%%
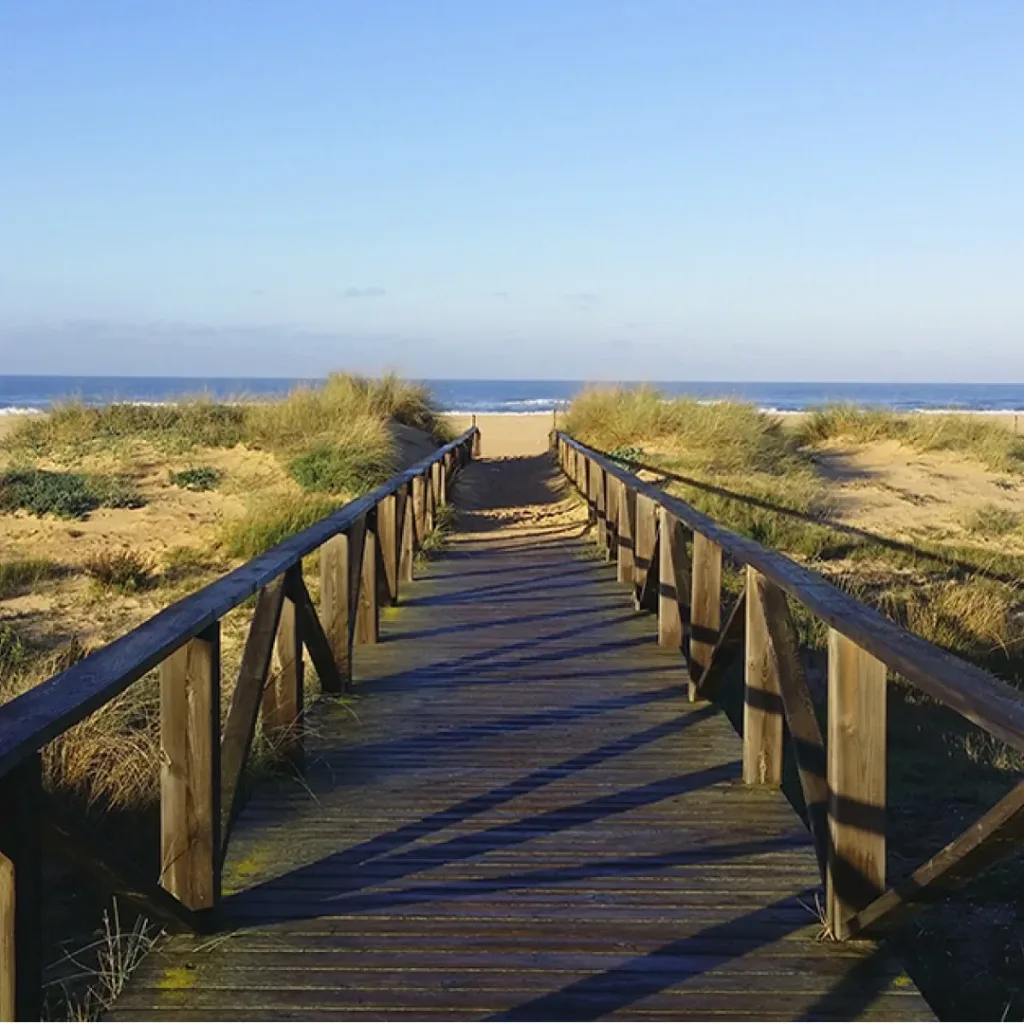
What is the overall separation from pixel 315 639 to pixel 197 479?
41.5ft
%%
%%
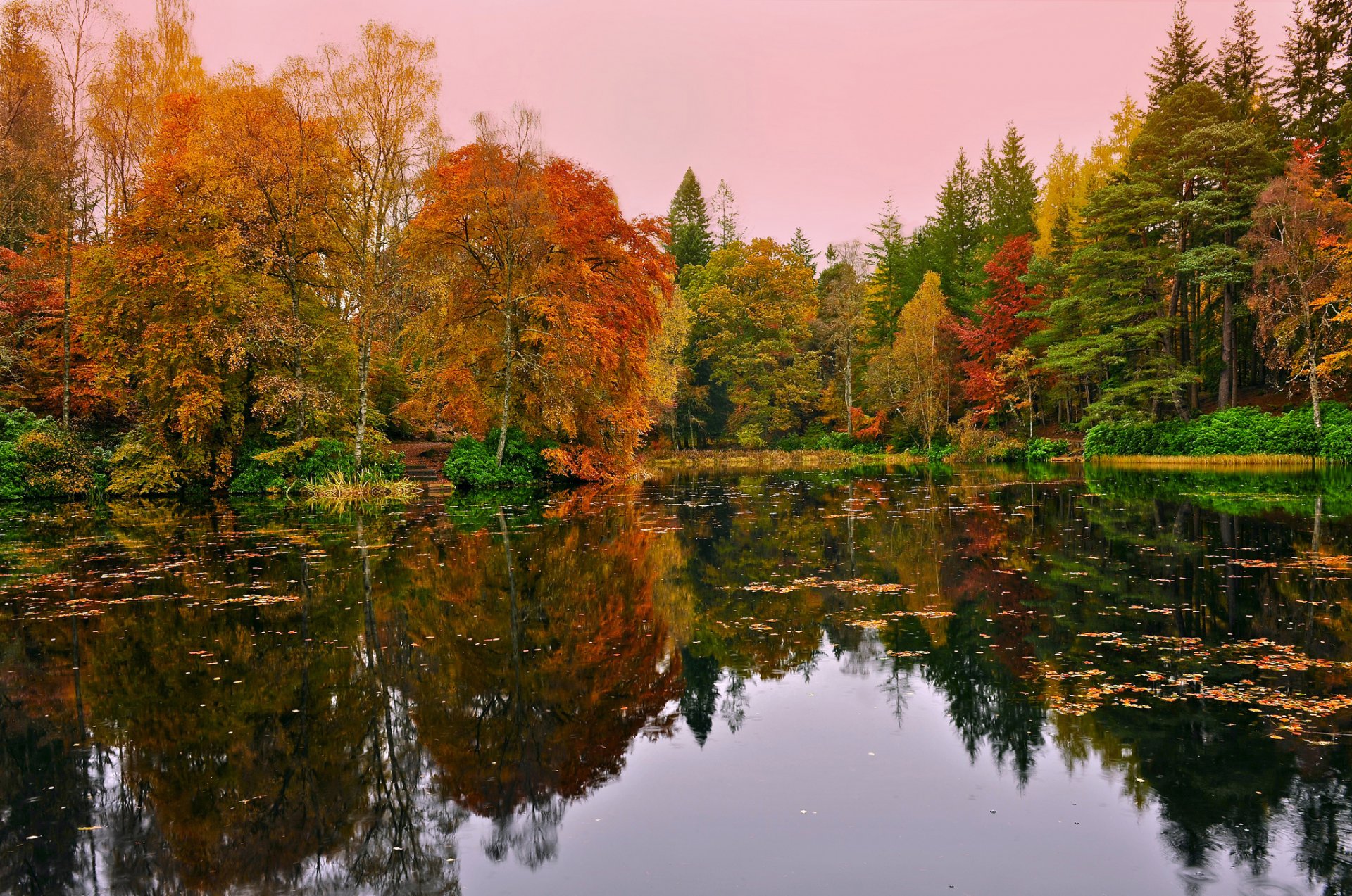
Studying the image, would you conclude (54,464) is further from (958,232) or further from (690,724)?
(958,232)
%%
%%
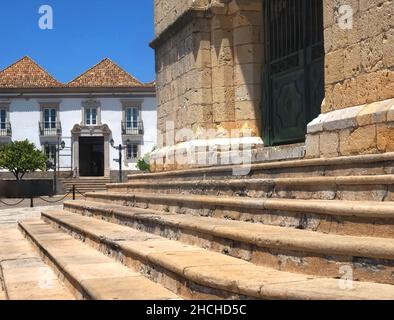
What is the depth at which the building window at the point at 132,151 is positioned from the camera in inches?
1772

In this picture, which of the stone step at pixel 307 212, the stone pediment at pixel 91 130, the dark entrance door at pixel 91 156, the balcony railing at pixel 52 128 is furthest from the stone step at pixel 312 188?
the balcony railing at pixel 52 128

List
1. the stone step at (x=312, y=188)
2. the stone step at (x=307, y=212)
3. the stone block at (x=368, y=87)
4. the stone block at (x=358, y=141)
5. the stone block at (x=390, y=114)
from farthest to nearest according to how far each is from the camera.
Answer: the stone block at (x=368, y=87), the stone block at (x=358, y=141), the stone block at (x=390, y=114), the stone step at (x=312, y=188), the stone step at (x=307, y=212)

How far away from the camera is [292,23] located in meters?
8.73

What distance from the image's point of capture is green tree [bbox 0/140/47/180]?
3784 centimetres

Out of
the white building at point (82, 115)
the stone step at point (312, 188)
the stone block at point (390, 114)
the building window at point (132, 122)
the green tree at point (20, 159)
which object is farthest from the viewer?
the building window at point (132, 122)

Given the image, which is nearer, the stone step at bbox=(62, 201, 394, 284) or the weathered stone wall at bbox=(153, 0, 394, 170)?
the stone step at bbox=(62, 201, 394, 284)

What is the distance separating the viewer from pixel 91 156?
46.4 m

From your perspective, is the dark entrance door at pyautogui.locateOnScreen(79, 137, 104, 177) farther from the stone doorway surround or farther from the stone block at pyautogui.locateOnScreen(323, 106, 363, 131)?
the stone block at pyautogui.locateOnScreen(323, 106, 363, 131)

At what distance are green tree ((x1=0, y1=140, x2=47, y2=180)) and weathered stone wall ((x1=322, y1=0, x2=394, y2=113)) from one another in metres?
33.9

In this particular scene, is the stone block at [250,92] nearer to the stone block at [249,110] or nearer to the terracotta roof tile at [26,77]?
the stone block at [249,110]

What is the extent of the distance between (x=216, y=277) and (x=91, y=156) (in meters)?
%%
Extract every line in the rows above that contains the word "wall", copying each such line in full.

= REPLY =
Given the image, which is nearer, the stone step at bbox=(62, 201, 394, 284) or the weathered stone wall at bbox=(153, 0, 394, 170)?
At what distance are green tree ((x1=0, y1=140, x2=47, y2=180)) and weathered stone wall ((x1=322, y1=0, x2=394, y2=113)) from one another in metres?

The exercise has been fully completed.